TASKS TO PERFORM –
(a) Set down the stretch of the Centrica report below from "Meanwhile, the former" through "19% to £869mln." word for word.
(b) Decide whether each statement agrees with the Centrica report below, giving yes or no and quoting the deciding words: (i) Centrica's net debt rose by 18% during the first half of the year; (ii) half-year revenue went up 9%; (iii) the deal is expected to complete next year.

EXCERPTED PASSAGE –
========
Centrica said it would use the proceeds to reduce net debt, which rose by 18% to £2.8bn during the first half of the year, and to make a “material” contribution to its defined benefit pension schemes, where a £1bn increase was made in the technical pension deficit.
If the deal is approved by shareholders and regulators it is expected to complete before the end of this year and, alongside the 5,000 job cuts announced last month, the board said this would create “a simpler and leaner energy services and solutions company”.
Meanwhile, the former blue-chip group - demoted last month - reported half-year results showing revenue down 9% to £12.5bn, driven largely by lower demand for energy from businesses due to the coronavirus (COVID-19) pandemic
A statutory loss for the period of £278mln after taking a £1.04bn net exceptional charge, including restructuring costs of £251mln, and £785mln of impairments oil, gas and nuclear assets due to the fall in commodity price and nuclear plant availability issues. Underlying profits (EBITDA) fell by 19% to £869mln.
========
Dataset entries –
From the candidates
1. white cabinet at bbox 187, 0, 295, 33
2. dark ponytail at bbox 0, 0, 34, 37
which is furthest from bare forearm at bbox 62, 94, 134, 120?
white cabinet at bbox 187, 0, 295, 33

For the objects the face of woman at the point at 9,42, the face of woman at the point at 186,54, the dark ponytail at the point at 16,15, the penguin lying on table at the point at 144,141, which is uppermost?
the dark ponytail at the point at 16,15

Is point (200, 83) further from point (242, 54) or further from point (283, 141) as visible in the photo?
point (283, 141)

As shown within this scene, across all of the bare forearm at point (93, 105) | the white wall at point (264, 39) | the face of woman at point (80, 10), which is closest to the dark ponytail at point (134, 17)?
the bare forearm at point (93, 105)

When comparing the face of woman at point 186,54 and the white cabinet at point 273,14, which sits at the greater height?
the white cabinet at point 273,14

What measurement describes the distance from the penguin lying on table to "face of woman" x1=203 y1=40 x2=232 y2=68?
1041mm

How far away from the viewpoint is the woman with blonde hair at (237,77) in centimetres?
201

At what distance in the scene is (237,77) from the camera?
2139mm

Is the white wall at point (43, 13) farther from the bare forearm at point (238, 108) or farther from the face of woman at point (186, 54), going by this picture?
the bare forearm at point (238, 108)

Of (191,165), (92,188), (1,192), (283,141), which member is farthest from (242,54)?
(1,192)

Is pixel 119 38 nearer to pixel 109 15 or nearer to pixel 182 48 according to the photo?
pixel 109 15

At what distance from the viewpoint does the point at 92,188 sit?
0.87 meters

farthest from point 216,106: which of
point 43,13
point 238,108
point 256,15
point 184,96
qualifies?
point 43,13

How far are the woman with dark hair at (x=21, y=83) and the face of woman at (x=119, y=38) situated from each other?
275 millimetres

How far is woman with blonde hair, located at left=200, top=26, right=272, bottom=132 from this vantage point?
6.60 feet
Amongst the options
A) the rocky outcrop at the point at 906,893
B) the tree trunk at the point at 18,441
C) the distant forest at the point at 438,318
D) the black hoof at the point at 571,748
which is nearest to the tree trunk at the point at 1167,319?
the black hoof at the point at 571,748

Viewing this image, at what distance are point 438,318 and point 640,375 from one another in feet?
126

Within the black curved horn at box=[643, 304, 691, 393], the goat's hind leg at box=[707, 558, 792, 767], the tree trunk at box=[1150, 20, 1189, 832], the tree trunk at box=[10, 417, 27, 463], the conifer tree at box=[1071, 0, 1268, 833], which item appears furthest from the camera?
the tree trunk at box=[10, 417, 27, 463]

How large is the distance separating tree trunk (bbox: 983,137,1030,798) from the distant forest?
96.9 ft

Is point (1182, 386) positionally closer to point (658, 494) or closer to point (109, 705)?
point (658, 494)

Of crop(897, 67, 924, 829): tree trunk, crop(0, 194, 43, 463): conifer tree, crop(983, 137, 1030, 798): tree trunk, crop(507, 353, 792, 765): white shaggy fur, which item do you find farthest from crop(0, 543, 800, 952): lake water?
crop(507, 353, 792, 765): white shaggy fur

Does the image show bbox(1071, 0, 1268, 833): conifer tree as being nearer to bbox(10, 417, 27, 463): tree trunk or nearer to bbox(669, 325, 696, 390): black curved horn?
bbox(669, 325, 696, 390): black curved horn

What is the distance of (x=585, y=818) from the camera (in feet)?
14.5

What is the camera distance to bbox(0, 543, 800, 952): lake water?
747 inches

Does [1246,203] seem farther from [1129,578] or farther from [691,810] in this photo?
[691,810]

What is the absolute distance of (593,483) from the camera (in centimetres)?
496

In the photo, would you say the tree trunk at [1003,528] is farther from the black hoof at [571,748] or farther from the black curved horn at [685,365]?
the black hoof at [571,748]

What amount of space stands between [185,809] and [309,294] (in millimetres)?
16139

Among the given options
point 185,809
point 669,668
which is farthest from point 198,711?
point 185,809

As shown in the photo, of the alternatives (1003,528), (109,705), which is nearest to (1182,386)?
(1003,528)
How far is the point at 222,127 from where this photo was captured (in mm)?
========
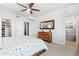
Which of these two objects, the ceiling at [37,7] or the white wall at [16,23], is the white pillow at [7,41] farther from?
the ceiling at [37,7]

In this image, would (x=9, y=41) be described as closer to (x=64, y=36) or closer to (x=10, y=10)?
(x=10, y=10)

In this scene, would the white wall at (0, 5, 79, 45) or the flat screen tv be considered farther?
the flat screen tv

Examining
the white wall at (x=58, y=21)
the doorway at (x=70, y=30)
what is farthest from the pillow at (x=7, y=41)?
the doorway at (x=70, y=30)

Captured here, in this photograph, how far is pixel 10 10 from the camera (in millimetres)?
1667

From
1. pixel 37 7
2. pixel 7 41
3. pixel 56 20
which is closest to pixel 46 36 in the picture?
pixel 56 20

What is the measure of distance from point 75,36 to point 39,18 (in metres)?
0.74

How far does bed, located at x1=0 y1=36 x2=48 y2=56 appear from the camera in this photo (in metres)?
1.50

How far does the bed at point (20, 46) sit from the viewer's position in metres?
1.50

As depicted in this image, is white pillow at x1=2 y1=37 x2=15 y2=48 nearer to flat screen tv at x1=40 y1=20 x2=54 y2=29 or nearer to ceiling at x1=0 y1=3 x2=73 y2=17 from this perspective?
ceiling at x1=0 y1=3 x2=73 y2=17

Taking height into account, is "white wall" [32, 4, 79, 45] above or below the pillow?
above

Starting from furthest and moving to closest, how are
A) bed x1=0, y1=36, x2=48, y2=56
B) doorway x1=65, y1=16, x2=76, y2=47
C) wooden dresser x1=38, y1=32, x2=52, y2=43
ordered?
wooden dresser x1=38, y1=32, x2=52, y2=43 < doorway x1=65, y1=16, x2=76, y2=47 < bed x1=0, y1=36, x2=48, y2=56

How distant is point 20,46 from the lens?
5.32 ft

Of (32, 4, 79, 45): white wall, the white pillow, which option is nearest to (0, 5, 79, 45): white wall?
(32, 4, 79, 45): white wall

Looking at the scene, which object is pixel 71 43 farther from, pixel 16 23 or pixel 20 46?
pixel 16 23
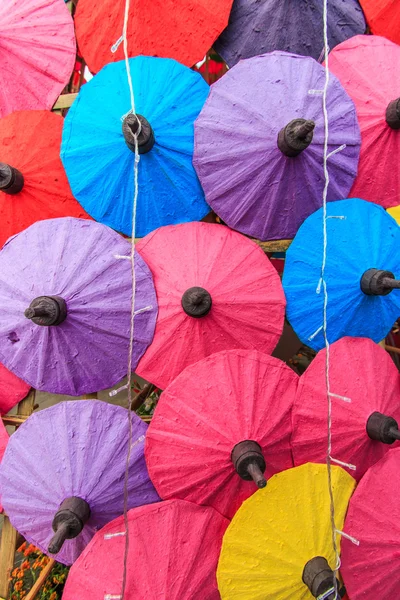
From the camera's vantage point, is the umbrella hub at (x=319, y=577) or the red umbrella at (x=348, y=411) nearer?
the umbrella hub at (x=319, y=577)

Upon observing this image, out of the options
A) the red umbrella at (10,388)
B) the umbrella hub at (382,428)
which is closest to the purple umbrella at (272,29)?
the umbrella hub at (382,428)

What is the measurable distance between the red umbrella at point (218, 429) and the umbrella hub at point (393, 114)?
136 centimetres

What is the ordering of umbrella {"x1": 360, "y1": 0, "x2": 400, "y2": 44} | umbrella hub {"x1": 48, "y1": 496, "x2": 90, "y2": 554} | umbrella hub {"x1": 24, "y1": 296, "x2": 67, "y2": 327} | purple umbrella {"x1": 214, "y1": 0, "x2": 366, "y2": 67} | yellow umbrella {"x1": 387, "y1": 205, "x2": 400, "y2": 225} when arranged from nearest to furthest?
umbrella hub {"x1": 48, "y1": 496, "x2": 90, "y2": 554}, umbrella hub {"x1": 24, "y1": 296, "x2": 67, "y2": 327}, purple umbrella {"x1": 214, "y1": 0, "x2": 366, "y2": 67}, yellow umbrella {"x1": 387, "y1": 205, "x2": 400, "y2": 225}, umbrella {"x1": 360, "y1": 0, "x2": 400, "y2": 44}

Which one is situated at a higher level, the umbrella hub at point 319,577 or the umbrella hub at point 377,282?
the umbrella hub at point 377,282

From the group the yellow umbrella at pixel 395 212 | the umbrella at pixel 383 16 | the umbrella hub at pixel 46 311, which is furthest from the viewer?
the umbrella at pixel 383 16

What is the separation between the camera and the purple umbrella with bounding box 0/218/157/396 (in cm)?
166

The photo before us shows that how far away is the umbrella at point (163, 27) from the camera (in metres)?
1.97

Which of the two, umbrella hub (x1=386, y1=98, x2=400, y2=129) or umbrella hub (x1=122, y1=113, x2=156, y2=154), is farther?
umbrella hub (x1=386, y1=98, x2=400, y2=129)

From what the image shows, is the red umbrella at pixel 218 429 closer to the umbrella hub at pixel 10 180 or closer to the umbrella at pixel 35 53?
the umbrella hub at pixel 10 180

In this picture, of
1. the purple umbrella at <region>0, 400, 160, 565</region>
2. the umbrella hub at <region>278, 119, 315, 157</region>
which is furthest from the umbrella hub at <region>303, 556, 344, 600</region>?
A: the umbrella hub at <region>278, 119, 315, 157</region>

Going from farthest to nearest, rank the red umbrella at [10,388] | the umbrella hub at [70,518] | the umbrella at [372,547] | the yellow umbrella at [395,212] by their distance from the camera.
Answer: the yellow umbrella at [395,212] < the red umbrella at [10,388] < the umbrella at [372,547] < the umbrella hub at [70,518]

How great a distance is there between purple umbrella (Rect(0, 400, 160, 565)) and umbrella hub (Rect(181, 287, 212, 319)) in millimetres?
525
========
OUTPUTS FOR THE TASKS –
(a)
Meanwhile, the former blue-chip group - demoted last month - reported half-year results showing revenue down 9% to £12.5bn, driven largely by lower demand for energy from businesses due to the coronavirus (COVID-19) pandemic
A statutory loss for the period of £278mln after taking a £1.04bn net exceptional charge, including restructuring costs of £251mln, and £785mln of impairments oil, gas and nuclear assets due to the fall in commodity price and nuclear plant availability issues. Underlying profits (EBITDA) fell by 19% to £869mln.

(b)
(i) Yes: "which rose by 18% to £2.8bn during the first half of the year"
(ii) No: "revenue down 9% to £12.5bn"
(iii) No: "it is expected to complete before the end of this year"